• _Exercise passage_:
********

What To Do When Your Exercise Is Painful
While exercise is no doubt beneficial to your mental and physical health, it often comes with an increased risk of injury, especially if you're new to a certain type of movement. Below are three pieces of advice on what to do if you find yourself experiencing pain during and after a workout, along with my prescription for injury prevention.
What to do if you're experiencing pain:
1. Stop if you feel pain.
Most conditions are self-limited and result from mild injury such as sprains and strains. These can be a result of a singular moment of injury or more commonly overuse. "Pushing through the pain" is never recommended — it'll probably worsen the injury. If pain disappears after adequate rest, only then should an attempt be made to get back to exercise. If pain returns or never goes away, see the next two steps.
2. Seek expert fitness advice.
Changing your form will sometimes make all the difference in avoiding and managing chronic pain. For example, changing your elbow position during overhead movements and dead lifts can significantly lessen the strain on the elbow and reduce or eliminate elbow pain.
3. Seek medical advice.
If the pain is severe, doesn’t go away with rest or by changing form, or is always significant with certain movements, you may need to visit your doctor. I recommend seeing a board-certified sports medicine physician, physical medicine and rehabilitation specialist, or in certain cases, an orthopedic surgeon. They may recommend physical therapy, anti-inflammatory medications, injections and in the most serious situations, surgery.

********

• _What you need to do_:
A) Copy the article on exercise pain starting at "Most conditions are" and ending at "expert fitness advice.", swapping "overuse" for "repetitive strain".
B) According to the article on exercise pain, what do most conditions result from?
Rely only on the article on exercise pain, not on outside knowledge.

********

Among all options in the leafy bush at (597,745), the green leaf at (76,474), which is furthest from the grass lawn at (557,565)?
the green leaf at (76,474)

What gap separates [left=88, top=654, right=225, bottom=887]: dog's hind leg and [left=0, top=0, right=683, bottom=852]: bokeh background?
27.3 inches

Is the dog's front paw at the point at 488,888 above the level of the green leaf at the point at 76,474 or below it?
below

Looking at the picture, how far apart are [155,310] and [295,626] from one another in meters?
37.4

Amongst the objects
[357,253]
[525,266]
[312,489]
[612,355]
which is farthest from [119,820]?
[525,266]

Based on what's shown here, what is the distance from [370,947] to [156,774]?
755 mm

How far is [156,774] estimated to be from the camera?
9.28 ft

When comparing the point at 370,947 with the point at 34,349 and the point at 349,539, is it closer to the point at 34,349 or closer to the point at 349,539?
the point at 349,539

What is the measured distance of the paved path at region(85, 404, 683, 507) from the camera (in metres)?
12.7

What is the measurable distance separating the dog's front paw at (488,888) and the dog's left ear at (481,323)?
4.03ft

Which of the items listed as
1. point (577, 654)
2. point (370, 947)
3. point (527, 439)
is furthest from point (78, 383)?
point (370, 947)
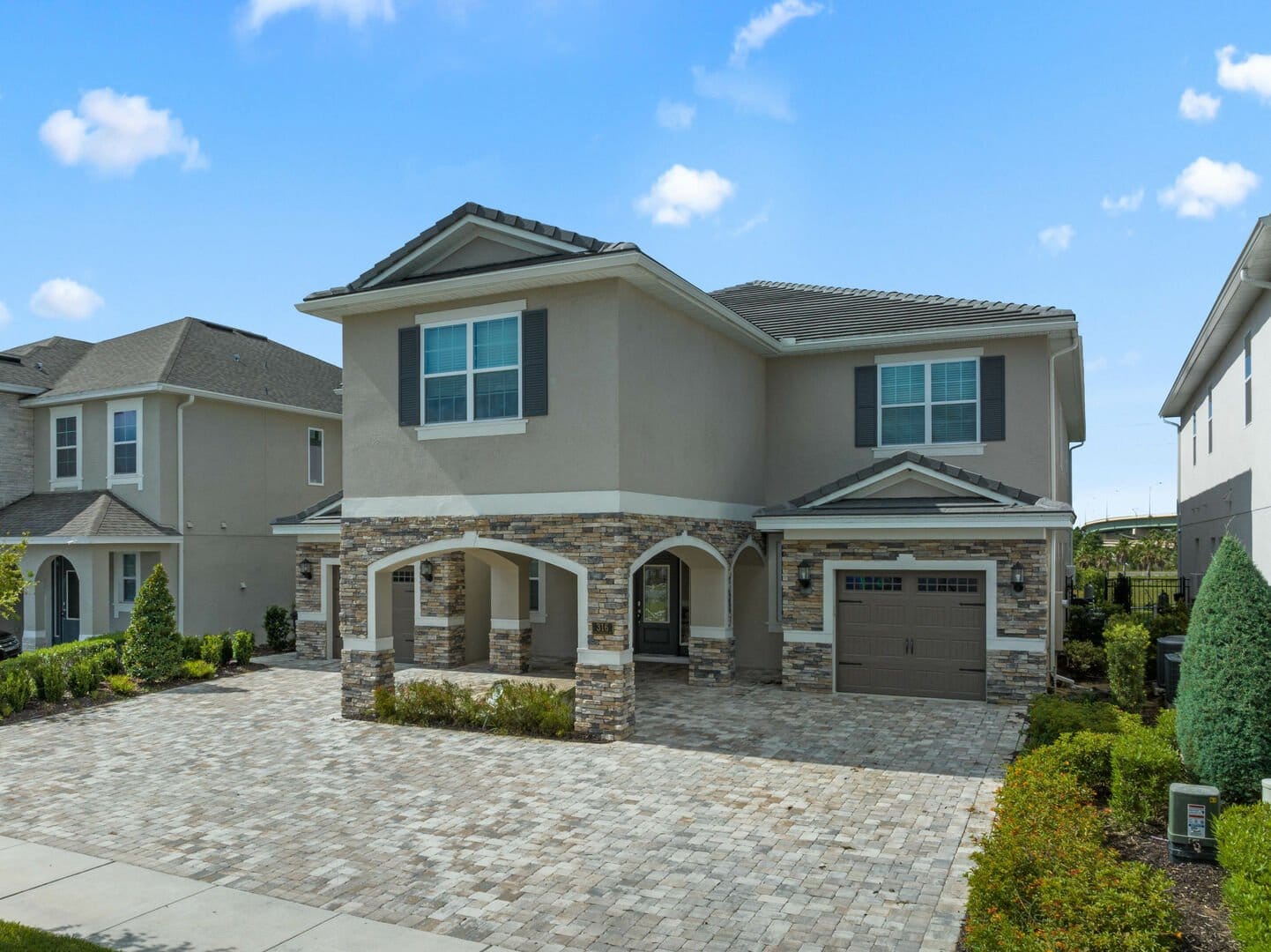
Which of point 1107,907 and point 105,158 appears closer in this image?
point 1107,907

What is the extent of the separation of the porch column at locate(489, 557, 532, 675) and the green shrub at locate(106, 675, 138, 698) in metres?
6.44

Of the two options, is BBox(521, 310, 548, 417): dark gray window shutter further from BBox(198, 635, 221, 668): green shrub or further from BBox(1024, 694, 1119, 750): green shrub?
BBox(198, 635, 221, 668): green shrub

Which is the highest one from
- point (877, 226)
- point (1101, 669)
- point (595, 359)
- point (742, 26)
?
point (742, 26)

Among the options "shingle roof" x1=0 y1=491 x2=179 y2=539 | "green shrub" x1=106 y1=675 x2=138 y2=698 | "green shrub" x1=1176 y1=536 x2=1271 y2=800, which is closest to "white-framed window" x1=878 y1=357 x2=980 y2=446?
"green shrub" x1=1176 y1=536 x2=1271 y2=800

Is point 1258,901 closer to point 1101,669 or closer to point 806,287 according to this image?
point 1101,669

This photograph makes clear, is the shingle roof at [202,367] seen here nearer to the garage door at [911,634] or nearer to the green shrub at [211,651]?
the green shrub at [211,651]

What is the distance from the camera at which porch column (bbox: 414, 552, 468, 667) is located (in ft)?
60.3

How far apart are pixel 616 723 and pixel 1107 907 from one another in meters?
7.55

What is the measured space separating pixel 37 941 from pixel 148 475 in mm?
16576

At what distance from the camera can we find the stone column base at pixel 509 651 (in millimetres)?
A: 17734

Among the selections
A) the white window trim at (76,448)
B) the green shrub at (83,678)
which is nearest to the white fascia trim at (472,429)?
the green shrub at (83,678)

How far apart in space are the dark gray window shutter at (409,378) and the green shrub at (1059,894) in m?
10.1

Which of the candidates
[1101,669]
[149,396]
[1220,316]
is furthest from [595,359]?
[149,396]

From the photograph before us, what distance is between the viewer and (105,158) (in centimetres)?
1409
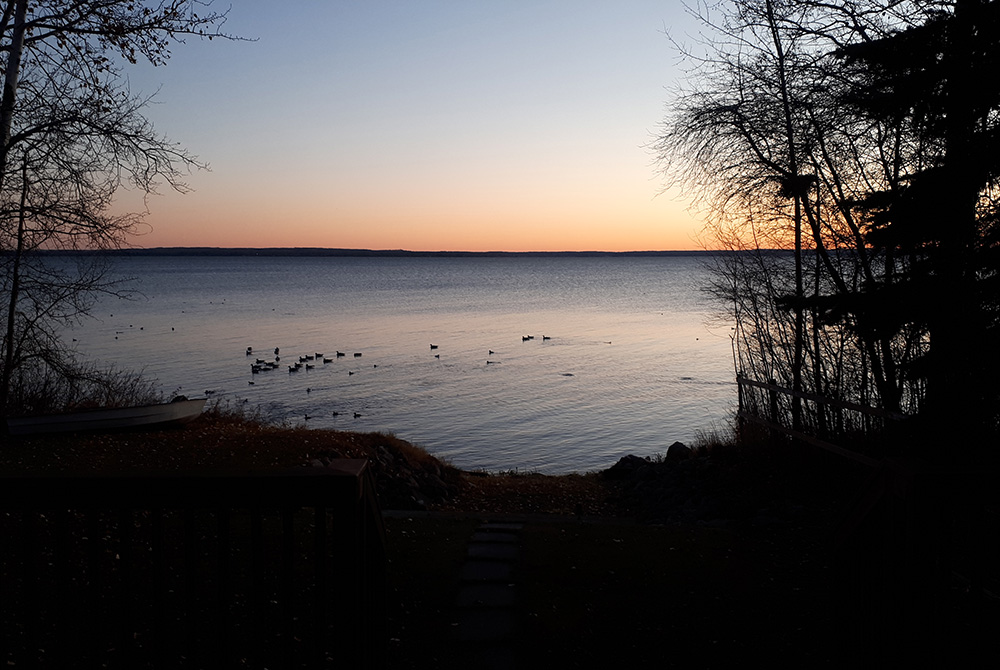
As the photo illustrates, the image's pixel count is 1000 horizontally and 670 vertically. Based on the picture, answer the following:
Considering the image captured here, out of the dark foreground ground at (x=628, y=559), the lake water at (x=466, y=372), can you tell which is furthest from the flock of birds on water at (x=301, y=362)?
the dark foreground ground at (x=628, y=559)

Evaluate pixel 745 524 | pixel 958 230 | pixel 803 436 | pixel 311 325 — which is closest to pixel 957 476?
pixel 958 230

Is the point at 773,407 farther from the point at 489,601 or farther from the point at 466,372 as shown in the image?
the point at 466,372

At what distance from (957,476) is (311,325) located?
57.6 metres

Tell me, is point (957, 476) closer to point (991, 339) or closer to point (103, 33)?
point (991, 339)

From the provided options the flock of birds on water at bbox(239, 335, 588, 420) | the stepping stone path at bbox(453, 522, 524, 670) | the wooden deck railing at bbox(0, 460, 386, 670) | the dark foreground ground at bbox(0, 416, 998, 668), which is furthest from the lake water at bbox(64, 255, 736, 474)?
the wooden deck railing at bbox(0, 460, 386, 670)

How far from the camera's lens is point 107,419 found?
572 inches

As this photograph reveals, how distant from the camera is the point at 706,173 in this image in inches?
559

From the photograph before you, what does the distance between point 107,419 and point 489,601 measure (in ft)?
35.6

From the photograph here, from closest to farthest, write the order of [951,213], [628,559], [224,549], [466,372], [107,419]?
[224,549] → [951,213] → [628,559] → [107,419] → [466,372]

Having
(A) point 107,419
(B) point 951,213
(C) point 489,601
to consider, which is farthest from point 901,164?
(A) point 107,419

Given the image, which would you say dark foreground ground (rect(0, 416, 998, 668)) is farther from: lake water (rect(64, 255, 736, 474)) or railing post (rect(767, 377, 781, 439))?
lake water (rect(64, 255, 736, 474))

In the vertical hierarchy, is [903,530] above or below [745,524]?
above

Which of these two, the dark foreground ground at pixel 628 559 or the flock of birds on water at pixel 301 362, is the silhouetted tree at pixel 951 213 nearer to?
the dark foreground ground at pixel 628 559

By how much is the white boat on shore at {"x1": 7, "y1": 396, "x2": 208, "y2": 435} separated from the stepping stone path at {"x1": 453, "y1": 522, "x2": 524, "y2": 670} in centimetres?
904
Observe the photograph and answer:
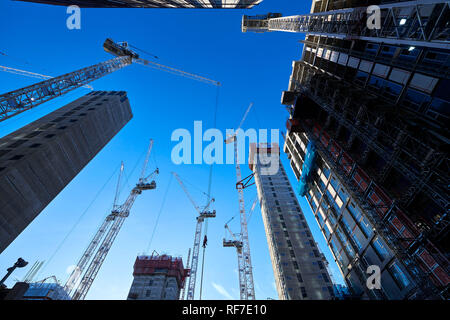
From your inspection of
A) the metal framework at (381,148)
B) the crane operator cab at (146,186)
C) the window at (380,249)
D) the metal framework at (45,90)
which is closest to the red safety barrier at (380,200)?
the metal framework at (381,148)

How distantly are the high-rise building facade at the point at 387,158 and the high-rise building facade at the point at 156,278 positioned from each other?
51.4 m

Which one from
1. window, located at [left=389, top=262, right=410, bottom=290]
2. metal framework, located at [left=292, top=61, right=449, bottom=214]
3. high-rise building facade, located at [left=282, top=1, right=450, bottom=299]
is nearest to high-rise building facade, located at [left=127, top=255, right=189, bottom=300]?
high-rise building facade, located at [left=282, top=1, right=450, bottom=299]

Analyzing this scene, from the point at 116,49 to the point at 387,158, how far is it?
6679 cm

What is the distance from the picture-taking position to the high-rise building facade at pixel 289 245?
4709 centimetres

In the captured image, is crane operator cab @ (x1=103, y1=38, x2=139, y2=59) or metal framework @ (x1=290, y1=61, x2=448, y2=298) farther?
crane operator cab @ (x1=103, y1=38, x2=139, y2=59)

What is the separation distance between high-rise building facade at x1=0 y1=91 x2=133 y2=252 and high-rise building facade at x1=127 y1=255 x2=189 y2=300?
1513 inches

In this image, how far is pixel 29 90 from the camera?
29312 mm

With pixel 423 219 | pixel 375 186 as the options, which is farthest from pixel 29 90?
pixel 423 219

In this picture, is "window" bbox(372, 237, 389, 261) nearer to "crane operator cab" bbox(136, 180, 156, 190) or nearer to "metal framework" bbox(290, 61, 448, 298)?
"metal framework" bbox(290, 61, 448, 298)

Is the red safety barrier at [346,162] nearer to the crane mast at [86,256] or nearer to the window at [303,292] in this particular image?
the window at [303,292]

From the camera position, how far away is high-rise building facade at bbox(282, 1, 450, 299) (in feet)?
49.2

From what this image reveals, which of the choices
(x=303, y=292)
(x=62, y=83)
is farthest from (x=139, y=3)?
(x=303, y=292)
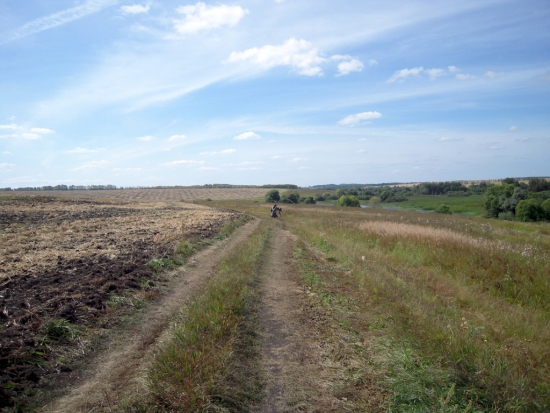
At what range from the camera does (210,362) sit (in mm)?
3885

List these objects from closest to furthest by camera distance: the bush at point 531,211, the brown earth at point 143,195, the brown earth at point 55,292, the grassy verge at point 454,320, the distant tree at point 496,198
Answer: the grassy verge at point 454,320 < the brown earth at point 55,292 < the bush at point 531,211 < the distant tree at point 496,198 < the brown earth at point 143,195

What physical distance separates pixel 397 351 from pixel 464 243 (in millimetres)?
8265

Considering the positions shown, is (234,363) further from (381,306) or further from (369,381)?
(381,306)

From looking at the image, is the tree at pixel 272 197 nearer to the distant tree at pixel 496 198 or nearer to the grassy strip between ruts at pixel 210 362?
the distant tree at pixel 496 198

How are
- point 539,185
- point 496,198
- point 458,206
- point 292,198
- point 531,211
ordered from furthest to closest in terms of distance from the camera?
point 292,198
point 458,206
point 539,185
point 496,198
point 531,211

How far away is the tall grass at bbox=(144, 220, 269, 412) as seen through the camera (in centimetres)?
338

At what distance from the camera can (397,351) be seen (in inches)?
183

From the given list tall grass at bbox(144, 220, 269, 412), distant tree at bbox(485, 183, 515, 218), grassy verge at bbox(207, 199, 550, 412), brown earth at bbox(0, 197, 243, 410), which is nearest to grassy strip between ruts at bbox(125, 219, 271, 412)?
tall grass at bbox(144, 220, 269, 412)

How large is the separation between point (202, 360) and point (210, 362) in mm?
101

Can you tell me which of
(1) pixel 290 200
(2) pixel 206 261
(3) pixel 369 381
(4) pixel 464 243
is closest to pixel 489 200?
(1) pixel 290 200

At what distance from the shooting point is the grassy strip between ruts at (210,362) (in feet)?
11.1

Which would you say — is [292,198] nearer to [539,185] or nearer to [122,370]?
[539,185]

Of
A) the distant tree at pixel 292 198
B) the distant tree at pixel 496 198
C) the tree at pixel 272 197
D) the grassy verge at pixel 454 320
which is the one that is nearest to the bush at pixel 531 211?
the distant tree at pixel 496 198

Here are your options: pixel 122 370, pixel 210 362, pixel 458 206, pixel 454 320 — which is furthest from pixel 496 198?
pixel 122 370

********

• _Written responses_:
A)
Most conditions are self-limited and result from mild injury such as sprains and strains. These can be a result of a singular moment of injury or more commonly repetitive strain. "Pushing through the pain" is never recommended — it'll probably worsen the injury. If pain disappears after adequate rest, only then should an attempt be made to get back to exercise. If pain returns or never goes away, see the next two steps.
2. Seek expert fitness advice.

B) Mild injury such as sprains and strains.